There may be points on a graph at which the curve reaches its highest or lowest y values, at least for a particular section. These points are called maxima and minima respectively; and at these points, dy/dx=0 (If dy/dx ≠ 0, it would mean the line is heading to or from a more extreme point, and the first point would not be a maximum or minimum). To find out which applies, differentiate the derivative to show the rate of change of gradient. The result is termed the second derivative, denoted by d²y/dx². Around a maximum, the gradient is first positive then negative, which means the rate of change is negative. Similarly, at a minimum d²y/dx²>0.

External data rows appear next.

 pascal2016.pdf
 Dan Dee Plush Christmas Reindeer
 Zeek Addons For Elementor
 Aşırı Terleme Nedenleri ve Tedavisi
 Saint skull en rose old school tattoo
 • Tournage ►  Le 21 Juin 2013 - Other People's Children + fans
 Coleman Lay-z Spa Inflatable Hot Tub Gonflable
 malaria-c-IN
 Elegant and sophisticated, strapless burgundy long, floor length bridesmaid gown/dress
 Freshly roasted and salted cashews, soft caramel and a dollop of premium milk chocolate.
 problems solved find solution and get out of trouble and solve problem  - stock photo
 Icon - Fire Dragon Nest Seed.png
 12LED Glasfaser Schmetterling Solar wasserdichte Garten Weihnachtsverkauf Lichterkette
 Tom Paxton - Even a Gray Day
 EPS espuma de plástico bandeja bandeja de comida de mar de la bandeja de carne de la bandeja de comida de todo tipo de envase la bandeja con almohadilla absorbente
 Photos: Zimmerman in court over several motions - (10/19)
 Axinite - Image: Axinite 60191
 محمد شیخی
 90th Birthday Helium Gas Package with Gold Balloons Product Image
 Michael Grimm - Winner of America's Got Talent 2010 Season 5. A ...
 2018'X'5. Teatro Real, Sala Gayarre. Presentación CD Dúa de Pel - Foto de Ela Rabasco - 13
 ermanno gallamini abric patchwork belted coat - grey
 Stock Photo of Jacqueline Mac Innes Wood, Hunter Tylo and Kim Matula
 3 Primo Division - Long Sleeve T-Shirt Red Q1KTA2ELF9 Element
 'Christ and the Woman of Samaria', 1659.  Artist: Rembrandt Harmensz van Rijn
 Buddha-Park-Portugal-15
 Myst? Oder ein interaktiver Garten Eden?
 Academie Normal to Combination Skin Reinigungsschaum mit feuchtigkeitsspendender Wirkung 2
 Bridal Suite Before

If d²y/dx²=0, the point is a point of inflexion, where the graph is heading in the same direction - up or down - on both sides but is temporarily level. To find out the direction of the graph, take the third derivative (The derivative of the second derivative). If d³y/dx³>0, it is going up.

Generally, a point is either a maximum or minimum if the lowest order derivative that does not equal 0 is even, and a point of inflexion if it is odd.

As with ordinary differentiation, second and higher order partial derivatives can be calculated. Here, however, second and higher order derivatives may use a different independent variable. For example, one can have (∂/∂y)(∂z/∂x), or f_{yx} for short.

Second order partial derivatives can be used to check for maxima or minima where there is more than one independent variable. If f_{xx}f_{yy}-f_{xy}²>0, the point is either a maximum or a minimum; use either f_{xx} or f_{yy} to find out which. If, on the other hand, f_{xx}f_{yy}-f_{xy}²<0, the point is a saddle point: a minimum along one axis and a maximum along the other.